Zawodniczki ze stolicy Pomorza Zachodniego nie miały prawa przegrać i nie przegrały w żadnym z pięciu spotkań między tymi ekipami. Niestety pięć potyczek, które już za nami, dały niezbyt radosny obraz stanu siatkówki żeńskiej w naszym województwie. Nie dość, że w rozgrywkach III ligi wystartowały tylko te dwa kluby (obydwa też awansowały do kolejnej fazy rozgrywek), to i poziom sportowy zupełnie nie zachwycił. Oczywiście Osiemnastka to zespół o dużym potencjale również w osobach młodszej części kadry i sporym doświadczeniu zawodniczek mających za sobą grę na wiele wyższym poziomie jak III liga, ale drużynie na razie brakuje formy i zgrania. Gryf z kolei nie odbiega poziomem od zespołów dolnej częśći tabeli szczecińskiej ligi amatorskiej. W ostatnim meczu tych ekip ambitne siatkarki ze Szczecinka zaprezentowały się jednak całkiem przyzwoicie.
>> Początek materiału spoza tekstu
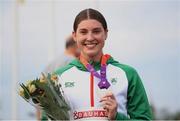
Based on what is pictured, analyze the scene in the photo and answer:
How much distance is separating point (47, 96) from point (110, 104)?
39 centimetres

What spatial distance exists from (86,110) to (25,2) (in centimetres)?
1145

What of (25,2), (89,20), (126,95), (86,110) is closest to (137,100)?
(126,95)

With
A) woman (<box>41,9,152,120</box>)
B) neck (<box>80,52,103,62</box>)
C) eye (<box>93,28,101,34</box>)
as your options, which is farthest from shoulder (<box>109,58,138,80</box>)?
eye (<box>93,28,101,34</box>)

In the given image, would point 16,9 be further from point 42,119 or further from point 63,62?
point 42,119

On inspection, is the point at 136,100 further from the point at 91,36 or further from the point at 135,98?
the point at 91,36

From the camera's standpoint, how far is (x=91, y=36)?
13.3 ft

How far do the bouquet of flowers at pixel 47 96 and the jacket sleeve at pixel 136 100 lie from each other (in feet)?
1.57

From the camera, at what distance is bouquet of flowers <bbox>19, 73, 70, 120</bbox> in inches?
150

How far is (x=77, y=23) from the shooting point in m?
4.18

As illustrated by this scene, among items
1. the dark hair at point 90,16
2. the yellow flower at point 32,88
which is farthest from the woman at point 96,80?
the yellow flower at point 32,88

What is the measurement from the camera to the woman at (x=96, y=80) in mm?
4016

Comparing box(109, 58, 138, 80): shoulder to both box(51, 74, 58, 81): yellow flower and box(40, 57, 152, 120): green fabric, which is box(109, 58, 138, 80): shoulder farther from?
box(51, 74, 58, 81): yellow flower

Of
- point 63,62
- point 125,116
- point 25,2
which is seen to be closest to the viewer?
point 125,116

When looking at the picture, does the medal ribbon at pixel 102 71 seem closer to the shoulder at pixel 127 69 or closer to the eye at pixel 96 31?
the shoulder at pixel 127 69
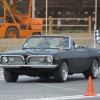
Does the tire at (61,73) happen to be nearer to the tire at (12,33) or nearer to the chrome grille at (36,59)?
the chrome grille at (36,59)

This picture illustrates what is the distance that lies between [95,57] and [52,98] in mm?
6507

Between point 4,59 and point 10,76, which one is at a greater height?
point 4,59

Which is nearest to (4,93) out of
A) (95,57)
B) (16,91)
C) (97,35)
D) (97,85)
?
(16,91)

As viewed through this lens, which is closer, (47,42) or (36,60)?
(36,60)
We wszystkich trzech setach miały swoje chwile radości, kiedy remisowały albo nawet wychodziły na niewielkie prowadzenie. Jak się okazało, momenty dobrej gry chociażby w bloku nie pomogły w nawiązaniu faktycznej i równorzędnej walki z faworyzowanymi przeciwniczkami. Grające dzisiaj w dalekim od optymalnego składzie gospodynie za każdym razem w drugiej części setów wytrącały Gryf ze snu o powodzeniu. Wystarczało kilka dobrych zagrywek albo mocnych ataków, na które recepty przyjezdne zupełnie nie miały.
Bez emocji skończyło się w nieco ponad godzinę. Osiemnastka wygrała w partiach do 12, 16 oraz 13.